# another awesome trip..



## crappielooker (Apr 5, 2004)

started out by making some bait. the 3 basic ingredients.. 
a bucket of bread's crusts.. a package of bait mixture and some coconut milk along with some of the lake's water..








mix everything together well and let it sit in the bucket awhile.. 








the rig consist of a cage feeder, a swivel, beads, leaders, and a size 14-15 hook.. these are huuuuge hooks, would equal to around size 2/0-3/0 size over there.. using a float to indicate the initial bites..








i'm currently using a deep sea jigging rod from shimano (blue rose) coupled with a daiwa BG30 loaded with 25lbs test mono.. the rod is rated for dyneema line size 6.. which is in the middle of the action scale.. i love how the the rod's action looks.. here's me with a fish on.. 









and here's the result.. i caught a few of these monsters today.. i wish some of you hardcore guys get to feel the power of these monsters..









next time out i'm going to try to muscle up the elusive siamese carp.. i have been talking to some old timers and guides around here and got some tips.. hopefully i can hook up with at least 1.. some people wait for weeks to land 1.. :huh: 
ps.. pops for pick ups are a hit here also, i'll be using that next time..


----------



## JUSTCRAZY (Apr 6, 2004)

Nice AK, looks like you are doing very well on the other side of the world!

Rob


----------



## johnboy111711 (Apr 7, 2004)

i want to see some pictures of some carp! wheres the corn at!


----------



## bimhoff07 (Mar 9, 2006)

That's a monster fish right there! Very impressive!


----------



## Stretch (Apr 5, 2004)

Hey Ak, nice catch! Glad to see you doing well over there. Keep us up to date on how you do. Have a good one man...Stretch


----------



## liquidsoap (Oct 22, 2005)

Cool!!!
Those fish are sweet looking!


----------



## DaleM (Apr 5, 2004)

Very nice AK- Looks like your having fun anyway. Hey- you look great buddy, the family must be taking good care of you.
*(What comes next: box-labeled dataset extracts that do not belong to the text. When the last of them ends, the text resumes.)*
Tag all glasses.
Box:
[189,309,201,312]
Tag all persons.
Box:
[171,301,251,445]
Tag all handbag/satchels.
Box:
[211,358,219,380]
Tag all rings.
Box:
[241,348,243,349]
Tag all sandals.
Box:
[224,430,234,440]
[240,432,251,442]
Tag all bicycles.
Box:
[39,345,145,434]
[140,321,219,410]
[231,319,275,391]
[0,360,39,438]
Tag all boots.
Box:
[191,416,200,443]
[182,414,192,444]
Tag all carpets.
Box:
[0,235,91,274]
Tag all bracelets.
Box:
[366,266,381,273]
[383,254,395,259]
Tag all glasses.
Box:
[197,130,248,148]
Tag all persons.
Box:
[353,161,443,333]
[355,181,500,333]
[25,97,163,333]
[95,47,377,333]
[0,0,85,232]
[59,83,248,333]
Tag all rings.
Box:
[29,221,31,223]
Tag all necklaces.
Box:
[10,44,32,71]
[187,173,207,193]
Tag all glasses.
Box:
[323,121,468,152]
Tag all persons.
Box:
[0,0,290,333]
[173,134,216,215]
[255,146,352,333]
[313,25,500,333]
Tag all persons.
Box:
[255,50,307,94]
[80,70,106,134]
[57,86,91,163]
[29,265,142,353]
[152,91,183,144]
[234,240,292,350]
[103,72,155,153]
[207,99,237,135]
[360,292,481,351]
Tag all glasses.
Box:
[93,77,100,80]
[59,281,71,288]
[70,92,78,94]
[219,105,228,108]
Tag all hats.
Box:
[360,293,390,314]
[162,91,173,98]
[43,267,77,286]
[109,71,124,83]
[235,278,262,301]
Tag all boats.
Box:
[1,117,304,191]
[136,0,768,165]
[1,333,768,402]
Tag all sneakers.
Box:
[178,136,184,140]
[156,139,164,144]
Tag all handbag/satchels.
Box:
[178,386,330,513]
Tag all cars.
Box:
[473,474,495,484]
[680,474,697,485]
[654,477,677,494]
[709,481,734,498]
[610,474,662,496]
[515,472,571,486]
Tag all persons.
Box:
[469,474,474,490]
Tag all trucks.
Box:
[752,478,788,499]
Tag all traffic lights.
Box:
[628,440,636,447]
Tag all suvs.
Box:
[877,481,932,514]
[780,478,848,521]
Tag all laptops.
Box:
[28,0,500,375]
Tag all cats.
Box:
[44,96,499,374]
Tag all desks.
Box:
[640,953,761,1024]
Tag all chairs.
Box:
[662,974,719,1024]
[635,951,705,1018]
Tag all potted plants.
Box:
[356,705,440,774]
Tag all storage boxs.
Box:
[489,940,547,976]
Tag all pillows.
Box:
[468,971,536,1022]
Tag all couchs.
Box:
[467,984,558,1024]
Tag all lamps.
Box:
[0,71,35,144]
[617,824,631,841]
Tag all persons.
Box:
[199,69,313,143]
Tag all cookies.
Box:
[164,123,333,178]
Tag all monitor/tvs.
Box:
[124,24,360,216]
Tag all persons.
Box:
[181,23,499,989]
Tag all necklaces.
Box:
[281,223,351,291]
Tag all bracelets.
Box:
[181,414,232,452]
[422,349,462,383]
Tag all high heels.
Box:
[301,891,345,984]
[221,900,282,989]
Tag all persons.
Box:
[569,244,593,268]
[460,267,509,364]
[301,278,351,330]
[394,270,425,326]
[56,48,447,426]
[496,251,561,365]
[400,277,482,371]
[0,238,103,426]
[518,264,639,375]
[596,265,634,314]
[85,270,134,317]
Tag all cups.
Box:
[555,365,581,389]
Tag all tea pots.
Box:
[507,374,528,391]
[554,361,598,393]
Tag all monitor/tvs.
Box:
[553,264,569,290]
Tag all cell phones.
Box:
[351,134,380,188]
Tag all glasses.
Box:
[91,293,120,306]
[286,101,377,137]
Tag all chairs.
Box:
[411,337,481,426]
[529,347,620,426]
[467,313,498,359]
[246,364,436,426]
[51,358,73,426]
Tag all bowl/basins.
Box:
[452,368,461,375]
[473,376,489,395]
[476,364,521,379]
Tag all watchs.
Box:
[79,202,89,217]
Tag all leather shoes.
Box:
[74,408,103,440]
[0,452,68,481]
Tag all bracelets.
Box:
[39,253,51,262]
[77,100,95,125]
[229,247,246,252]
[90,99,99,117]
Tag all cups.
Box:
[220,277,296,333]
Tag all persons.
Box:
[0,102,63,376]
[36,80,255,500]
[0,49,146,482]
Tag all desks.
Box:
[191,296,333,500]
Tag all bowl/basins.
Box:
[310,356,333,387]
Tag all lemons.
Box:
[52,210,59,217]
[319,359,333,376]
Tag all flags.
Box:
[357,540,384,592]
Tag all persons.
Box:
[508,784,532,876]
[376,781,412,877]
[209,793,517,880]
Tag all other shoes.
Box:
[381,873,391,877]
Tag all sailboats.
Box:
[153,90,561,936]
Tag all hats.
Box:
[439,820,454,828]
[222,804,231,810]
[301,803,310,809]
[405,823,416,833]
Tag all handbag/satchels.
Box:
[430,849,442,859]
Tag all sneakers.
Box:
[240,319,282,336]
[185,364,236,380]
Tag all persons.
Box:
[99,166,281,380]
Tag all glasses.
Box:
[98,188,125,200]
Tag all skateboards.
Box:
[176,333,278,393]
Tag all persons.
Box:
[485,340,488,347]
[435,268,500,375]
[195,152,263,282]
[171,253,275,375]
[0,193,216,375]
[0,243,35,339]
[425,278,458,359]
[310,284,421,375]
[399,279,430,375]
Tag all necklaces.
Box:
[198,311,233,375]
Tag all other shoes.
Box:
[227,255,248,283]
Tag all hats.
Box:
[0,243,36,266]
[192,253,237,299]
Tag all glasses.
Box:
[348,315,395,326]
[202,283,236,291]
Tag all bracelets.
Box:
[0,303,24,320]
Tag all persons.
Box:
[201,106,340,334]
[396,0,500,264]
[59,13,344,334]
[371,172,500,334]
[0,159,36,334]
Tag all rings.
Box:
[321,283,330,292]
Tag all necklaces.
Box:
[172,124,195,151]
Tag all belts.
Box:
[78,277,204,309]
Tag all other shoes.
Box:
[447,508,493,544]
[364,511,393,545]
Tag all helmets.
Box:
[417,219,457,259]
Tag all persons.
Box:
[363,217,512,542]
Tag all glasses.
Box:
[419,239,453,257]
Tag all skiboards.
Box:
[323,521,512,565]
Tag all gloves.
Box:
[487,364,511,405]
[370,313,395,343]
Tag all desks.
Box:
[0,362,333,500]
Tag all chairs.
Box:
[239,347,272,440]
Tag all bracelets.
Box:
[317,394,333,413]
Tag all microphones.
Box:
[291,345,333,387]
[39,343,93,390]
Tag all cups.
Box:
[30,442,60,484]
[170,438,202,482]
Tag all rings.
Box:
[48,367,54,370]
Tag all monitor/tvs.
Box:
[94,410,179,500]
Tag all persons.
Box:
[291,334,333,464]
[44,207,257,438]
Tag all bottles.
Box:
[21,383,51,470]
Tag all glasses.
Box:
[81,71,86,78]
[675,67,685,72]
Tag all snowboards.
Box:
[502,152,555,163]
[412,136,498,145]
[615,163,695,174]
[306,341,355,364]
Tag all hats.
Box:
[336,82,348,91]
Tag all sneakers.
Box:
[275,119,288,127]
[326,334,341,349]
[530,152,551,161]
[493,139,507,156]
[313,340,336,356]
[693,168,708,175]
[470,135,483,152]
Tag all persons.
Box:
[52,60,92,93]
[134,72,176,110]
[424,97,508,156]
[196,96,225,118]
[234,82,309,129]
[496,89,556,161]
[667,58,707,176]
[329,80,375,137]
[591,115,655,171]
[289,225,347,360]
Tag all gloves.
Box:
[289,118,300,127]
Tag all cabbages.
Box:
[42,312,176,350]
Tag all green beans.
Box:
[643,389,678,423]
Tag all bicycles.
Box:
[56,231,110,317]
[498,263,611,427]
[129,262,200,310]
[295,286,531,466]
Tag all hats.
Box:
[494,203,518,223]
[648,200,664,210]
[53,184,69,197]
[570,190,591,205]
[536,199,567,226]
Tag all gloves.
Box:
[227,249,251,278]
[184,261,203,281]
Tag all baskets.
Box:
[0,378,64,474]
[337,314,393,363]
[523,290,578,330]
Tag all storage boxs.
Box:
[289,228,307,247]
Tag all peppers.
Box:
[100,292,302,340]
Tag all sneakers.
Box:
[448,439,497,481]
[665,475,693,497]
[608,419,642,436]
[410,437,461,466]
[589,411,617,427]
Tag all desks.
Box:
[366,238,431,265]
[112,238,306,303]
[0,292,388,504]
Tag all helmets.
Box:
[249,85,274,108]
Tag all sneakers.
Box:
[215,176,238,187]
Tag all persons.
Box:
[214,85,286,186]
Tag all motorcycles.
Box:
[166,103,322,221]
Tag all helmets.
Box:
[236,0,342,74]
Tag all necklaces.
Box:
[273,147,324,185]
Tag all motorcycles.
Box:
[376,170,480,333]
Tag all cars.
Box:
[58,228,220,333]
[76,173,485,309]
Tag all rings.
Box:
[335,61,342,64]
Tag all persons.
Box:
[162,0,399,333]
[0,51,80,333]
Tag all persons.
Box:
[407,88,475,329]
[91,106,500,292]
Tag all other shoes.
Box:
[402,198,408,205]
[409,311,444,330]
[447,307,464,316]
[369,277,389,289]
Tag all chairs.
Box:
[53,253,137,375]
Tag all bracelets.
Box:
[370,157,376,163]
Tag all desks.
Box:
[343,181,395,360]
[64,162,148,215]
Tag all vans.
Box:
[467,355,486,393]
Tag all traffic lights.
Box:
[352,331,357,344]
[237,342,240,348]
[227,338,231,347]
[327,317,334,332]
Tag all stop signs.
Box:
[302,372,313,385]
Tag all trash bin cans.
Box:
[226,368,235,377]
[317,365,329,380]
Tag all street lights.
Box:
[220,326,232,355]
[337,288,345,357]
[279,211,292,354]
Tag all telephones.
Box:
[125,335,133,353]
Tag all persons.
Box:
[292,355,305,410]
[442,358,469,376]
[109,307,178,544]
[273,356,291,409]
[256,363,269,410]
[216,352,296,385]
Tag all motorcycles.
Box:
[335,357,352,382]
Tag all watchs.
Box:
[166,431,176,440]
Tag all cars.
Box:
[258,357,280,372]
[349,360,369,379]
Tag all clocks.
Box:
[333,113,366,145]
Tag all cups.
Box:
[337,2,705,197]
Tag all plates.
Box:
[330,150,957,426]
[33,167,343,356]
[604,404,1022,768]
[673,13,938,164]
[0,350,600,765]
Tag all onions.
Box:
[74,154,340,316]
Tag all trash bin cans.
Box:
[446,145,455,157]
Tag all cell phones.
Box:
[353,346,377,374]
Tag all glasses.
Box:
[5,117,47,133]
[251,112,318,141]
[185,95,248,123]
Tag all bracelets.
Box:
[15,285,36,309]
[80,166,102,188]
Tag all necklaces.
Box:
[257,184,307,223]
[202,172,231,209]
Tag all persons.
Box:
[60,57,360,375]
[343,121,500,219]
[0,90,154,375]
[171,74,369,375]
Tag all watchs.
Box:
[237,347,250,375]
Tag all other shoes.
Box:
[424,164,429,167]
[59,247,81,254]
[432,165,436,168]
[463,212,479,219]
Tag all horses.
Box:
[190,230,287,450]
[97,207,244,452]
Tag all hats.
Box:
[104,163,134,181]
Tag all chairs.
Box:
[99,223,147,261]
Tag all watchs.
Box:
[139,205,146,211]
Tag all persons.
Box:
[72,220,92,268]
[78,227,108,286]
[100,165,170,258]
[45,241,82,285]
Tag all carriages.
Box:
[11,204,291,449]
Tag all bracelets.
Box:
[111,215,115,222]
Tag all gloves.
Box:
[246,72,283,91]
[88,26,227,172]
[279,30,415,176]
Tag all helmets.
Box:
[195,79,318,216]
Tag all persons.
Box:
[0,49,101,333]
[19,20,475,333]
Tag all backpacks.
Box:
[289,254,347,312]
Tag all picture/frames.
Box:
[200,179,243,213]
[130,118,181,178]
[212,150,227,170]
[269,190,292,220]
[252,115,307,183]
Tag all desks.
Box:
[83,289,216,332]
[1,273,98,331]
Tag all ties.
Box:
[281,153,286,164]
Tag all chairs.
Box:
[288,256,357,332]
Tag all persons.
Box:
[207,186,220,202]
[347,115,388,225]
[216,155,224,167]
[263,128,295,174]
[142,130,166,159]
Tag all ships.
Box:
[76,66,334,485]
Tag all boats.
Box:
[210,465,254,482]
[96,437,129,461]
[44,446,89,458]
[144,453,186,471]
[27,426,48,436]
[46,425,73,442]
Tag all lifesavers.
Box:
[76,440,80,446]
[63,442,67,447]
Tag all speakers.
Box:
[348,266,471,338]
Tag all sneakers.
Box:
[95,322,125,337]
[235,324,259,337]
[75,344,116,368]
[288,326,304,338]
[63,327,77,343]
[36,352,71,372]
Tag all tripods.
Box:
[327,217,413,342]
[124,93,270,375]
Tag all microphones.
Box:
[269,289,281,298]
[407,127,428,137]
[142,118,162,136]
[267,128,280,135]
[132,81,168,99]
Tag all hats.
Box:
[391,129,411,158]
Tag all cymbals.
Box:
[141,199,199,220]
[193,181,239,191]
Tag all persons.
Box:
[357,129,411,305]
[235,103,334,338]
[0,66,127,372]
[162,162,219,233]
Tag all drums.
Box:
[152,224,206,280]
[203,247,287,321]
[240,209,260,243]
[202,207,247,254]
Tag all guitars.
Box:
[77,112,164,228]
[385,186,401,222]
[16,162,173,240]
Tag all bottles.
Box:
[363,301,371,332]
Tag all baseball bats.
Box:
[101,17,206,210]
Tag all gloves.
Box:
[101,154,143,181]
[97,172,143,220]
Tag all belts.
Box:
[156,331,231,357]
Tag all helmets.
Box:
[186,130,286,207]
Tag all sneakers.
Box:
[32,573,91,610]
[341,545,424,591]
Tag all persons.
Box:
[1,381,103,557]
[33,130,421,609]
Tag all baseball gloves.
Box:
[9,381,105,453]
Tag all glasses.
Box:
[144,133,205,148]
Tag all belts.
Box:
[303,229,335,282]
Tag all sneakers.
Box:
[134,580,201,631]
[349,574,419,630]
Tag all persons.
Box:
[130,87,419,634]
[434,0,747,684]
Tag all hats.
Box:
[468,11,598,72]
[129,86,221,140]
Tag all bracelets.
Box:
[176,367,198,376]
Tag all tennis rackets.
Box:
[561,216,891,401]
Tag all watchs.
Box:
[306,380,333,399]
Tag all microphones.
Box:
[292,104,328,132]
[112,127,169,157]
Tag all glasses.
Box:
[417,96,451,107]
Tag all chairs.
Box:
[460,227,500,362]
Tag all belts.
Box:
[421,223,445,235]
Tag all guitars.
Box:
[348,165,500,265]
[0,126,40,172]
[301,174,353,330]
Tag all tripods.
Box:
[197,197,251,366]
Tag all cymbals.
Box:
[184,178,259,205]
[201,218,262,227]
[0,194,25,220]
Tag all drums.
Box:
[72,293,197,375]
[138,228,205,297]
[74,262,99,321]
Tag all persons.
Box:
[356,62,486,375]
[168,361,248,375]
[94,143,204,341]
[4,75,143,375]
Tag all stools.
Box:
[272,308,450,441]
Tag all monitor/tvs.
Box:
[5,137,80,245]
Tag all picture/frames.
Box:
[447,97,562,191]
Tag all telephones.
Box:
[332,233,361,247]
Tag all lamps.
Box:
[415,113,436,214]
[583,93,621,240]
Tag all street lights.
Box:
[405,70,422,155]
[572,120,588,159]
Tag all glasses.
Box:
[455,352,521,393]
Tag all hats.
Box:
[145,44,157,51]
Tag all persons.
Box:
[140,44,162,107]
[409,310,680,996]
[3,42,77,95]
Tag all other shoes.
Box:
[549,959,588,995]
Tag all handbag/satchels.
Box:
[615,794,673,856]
Keep the pictures coming!!


----------



## Stoshu (Nov 6, 2004)

Way to go dood ! ! ! ! ! Can't wait to see the picture of the Siamese Carp ! ! !


----------



## peple of the perch (Sep 13, 2004)

Great job those fish look like they hold some power behind them.


----------



## misfit (Apr 5, 2004)

hey dood,i'm bokking a flight tomorrow
those are some pretty fish.and big too.looks like you've found a new love
take care,keep up the reports.


----------



## katfish (Apr 7, 2004)

I never caught vegetarian catfish before  

That bait looks like cole slaw. 

The dock you were fishing off of looks like you could get lunch delivered while you fish.


----------



## crappielooker (Apr 5, 2004)

robby. ya sure can get food delivered right by your rods if ya want..


----------



## Ol' Whiskers (Aug 11, 2004)

AK,

Do we need to airfreight you some canned corn, or can you get it over there? I'm waiting to see you with a huge carp. Glad you're doing well, sounds like you're in heaven!


----------



## crappielooker (Apr 5, 2004)

carp here don't eat corn. i had a rod with corn out for a day and didn't get a hit from carp at all.. all i caught was the giant gourami like these..


----------



## Fishman (Apr 5, 2004)

Ak! Wow had no idea ya moved to the otherwise of the planet. Grats on the nice catch man, please post more pictures of the neat looking critters you're catching over there.


----------



## mrfishohio (Apr 5, 2004)

Looks like an awfull easy spot to fish.......lol.

Hey, can't help but notice on the picture with the "fish on"....must've been jumping or something?? Looks like the line is almost straight out of the rod tip...you didn't think that would slip by did you ?? 
Looks like a great fish, eyes are low like a big-head carp. Man, I'd like to tangle with a few of those, almost looks like a version of a bluecat.
Anyhow, great to hear from you, Jim


----------



## crappielooker (Apr 5, 2004)

the fish was on the run while the picture was taken.. it must have ran 50yards of line out.. i don't know what to compared the runs to.. its like common carp times 10..  
i'm going there with my cousin tomorrow early morning.. hopefully i will get to tango with some siamese carp..  heck, i wouldn't mind 70-80lbs catfish neither.  i want to test my new rod/reel out to da max..


----------



## riverKing (Jan 26, 2007)

how do you plan on targeting the siemese carp, i dont know much about them except that they get very large, maybe you can test that new rod on a 70-80lb carp!


----------